Not that the writing is shaky. Rather, it is rounded, the fingers, just washed, rest on the paper, except the index finger and the thumb, blood coursing through them from the manual labor in which he was just engaged, and the joints follow accordingly, and with them the lines, loops, connections, and transitions among the individual letters. The carpenter’s writing has something about it as handy as it is hearty, it is painted and built, and it breathes like the thing written; I decipher it as a document.
Thus I have likewise developed the habit of seeking out some physical work that involves the whole man — not a sport — before I get down to writing. Except that my raking, sawing, chopping, cropping, thinning is different from the carpenter’s painstaking fitting, joining, measuring, nailing, bracing, and more often than not I fail to achieve with my gardening that pulse of variety that would make my hand not only heavy but also flexible.

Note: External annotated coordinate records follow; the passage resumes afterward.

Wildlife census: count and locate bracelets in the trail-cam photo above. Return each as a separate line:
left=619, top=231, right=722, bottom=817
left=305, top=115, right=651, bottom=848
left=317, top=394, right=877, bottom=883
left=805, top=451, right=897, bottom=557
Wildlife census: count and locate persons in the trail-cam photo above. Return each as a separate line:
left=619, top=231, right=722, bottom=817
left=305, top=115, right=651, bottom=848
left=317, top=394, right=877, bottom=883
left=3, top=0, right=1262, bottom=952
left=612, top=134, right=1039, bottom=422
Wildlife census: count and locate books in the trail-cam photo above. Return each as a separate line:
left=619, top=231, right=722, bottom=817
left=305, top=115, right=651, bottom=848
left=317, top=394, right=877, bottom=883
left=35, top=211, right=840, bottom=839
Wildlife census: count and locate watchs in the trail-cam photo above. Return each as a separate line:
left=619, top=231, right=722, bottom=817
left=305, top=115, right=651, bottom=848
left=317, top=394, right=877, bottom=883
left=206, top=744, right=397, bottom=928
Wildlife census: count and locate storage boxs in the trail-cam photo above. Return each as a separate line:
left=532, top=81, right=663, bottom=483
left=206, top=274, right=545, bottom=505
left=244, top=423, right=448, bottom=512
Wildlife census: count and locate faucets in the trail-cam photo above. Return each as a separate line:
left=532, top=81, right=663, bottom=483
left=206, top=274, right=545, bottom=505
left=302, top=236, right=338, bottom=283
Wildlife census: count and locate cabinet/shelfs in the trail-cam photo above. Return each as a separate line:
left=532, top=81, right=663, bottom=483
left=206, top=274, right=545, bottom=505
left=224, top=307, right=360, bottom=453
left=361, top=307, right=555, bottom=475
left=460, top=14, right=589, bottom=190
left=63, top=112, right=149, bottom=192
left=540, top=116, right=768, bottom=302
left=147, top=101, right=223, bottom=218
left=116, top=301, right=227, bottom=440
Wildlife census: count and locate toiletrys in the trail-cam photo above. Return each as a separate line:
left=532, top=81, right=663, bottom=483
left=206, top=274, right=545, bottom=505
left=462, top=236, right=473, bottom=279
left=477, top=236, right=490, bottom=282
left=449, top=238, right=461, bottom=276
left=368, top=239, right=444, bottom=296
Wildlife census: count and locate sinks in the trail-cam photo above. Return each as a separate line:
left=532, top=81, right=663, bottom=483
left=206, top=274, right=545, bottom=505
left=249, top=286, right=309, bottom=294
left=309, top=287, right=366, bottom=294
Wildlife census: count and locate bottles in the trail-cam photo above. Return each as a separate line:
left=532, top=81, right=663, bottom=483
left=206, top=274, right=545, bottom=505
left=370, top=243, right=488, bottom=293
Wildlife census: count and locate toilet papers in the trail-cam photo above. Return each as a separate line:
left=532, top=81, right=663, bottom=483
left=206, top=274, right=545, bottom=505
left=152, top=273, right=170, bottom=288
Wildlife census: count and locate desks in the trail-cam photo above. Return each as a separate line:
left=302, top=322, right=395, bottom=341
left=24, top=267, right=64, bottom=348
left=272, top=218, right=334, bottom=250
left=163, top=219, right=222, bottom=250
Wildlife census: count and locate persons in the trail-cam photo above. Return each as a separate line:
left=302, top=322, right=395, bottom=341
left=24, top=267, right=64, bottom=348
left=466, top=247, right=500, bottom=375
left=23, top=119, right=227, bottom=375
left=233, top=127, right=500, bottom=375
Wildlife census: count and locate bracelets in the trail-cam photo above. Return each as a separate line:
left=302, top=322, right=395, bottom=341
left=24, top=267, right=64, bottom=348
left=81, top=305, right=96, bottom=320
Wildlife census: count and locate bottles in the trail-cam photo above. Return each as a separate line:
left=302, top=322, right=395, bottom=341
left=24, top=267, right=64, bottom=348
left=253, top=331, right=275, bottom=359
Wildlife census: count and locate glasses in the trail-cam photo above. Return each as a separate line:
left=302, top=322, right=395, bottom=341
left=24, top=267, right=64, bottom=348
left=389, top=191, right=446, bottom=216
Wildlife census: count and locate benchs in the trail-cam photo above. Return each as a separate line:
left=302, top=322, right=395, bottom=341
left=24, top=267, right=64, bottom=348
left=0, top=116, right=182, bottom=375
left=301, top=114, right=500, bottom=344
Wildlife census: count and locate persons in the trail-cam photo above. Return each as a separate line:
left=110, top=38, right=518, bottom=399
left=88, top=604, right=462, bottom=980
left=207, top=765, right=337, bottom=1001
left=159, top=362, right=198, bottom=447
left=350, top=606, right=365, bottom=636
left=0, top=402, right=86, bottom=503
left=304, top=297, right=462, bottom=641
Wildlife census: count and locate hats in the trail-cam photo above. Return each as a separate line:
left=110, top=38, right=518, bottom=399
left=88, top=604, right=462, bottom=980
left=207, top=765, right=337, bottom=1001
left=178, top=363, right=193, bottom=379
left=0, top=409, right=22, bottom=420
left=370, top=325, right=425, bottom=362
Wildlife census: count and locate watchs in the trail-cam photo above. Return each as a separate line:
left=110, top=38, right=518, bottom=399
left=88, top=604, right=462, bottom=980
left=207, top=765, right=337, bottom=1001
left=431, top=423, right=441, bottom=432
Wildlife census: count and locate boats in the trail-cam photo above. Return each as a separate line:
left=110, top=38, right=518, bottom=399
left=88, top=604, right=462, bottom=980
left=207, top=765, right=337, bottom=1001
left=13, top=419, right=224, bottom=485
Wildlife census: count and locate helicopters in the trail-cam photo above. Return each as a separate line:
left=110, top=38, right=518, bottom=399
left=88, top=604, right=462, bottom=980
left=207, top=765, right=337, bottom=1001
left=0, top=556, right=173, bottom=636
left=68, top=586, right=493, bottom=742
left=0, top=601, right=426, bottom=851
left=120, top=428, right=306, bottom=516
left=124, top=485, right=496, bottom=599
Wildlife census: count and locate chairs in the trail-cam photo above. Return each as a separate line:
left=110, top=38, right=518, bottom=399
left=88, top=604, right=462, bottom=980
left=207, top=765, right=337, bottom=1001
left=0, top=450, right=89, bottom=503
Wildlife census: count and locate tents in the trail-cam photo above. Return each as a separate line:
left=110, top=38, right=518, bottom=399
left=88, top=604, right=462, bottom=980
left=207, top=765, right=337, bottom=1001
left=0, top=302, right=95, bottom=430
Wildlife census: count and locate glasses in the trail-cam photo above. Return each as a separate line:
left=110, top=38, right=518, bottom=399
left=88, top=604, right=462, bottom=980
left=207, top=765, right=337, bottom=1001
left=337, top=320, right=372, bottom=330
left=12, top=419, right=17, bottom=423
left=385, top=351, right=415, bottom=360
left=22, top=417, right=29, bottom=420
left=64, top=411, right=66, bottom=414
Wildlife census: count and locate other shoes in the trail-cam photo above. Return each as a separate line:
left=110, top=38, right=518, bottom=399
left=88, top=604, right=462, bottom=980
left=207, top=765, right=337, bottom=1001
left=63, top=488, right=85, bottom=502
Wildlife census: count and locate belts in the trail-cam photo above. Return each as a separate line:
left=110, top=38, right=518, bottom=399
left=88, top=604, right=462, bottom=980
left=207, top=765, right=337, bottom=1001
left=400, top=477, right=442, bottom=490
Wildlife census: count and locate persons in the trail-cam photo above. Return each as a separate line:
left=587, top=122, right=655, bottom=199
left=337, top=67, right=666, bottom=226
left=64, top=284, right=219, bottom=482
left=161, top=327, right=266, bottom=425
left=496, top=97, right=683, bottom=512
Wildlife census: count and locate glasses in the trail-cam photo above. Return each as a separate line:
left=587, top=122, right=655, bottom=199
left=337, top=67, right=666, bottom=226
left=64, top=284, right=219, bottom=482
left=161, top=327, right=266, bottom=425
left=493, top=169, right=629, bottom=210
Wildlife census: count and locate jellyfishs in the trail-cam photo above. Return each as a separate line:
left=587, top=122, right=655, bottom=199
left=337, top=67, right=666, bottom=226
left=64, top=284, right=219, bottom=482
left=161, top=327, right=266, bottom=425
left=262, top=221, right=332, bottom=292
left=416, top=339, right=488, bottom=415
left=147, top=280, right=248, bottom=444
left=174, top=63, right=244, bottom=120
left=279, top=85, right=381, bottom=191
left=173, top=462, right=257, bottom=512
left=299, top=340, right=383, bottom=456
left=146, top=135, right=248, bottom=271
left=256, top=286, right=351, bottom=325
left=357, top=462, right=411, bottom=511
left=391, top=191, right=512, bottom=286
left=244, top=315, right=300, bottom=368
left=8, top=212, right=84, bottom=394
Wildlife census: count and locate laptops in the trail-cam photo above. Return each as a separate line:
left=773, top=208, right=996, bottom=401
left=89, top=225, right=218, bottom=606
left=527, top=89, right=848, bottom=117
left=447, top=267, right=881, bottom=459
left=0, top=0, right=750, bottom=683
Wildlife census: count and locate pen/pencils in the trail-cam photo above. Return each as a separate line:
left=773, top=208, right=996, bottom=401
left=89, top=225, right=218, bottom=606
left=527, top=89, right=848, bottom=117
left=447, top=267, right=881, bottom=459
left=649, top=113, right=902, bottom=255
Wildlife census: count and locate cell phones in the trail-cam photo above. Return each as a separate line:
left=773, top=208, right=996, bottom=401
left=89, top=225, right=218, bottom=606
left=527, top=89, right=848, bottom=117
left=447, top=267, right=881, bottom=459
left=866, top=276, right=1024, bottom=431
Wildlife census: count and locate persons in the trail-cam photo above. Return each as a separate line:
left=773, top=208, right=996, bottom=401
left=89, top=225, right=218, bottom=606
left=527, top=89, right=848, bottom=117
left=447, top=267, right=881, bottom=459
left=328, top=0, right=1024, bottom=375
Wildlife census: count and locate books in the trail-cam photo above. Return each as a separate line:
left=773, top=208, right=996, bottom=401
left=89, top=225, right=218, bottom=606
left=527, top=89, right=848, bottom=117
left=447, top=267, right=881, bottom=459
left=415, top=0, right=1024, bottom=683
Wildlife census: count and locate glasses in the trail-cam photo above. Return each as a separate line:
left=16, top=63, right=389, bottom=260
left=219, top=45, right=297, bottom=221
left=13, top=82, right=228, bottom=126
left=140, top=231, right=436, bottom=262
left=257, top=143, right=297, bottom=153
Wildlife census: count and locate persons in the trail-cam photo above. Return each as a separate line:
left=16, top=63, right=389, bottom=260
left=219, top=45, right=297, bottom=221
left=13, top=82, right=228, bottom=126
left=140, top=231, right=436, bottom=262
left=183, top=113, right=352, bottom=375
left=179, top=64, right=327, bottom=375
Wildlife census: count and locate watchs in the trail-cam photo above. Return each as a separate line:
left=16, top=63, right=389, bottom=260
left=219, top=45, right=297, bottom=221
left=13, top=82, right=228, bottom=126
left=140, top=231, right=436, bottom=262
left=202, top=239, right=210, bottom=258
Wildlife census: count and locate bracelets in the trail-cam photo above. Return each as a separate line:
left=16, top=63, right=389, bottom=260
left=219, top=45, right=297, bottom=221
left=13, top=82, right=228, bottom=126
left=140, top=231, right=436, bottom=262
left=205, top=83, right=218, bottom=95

And as I look again at my distant friend’s letter, I picture him that same morning, on a vacant lot in Kyoto, onto which, overgrown as it is, he fought his way with the help of a bamboo knife, and where he has gathered and piled up stones to make a hidden fireplace, from the outside merely the empty base on which at one time, in the outer courtyard of a now vanished holy place, the demon of deterrence once stood. For secretly the architect has an entirely different project in mind than the aforementioned photo album: to leave behind in a Japanese no-man’s-land another such camouflaged structure.
Back there in the winter snow of Morioka he was already close to accomplishing it. After weeks of searching from south to north, he was standing, not all that far from the center of town, at the first break in the rows of houses that otherwise stretched unbroken across the long island country of Japan.
The sight of the windy strip, with nothing but a clump of bamboo poking tall and narrow out of a puddle frozen solid, down to the gravel at its bottom, without a sign that new building activity was in the offing, for the moment did him nothing but good. A very long time ago something must have been built in this opening, of which now only a certain artificial unevenness, its forms blurred, served as a reminder. The wire fence that separated it from the street had gaps where one could slip through; it had rusted out long ago, and no sign either indicated that the place prohibited entry or announced new construction. From the crown of the bamboo, whose shafts were bluish, came a seething and humming, and the listener wished the sound would resolve itself into an utterance that he could take away with him.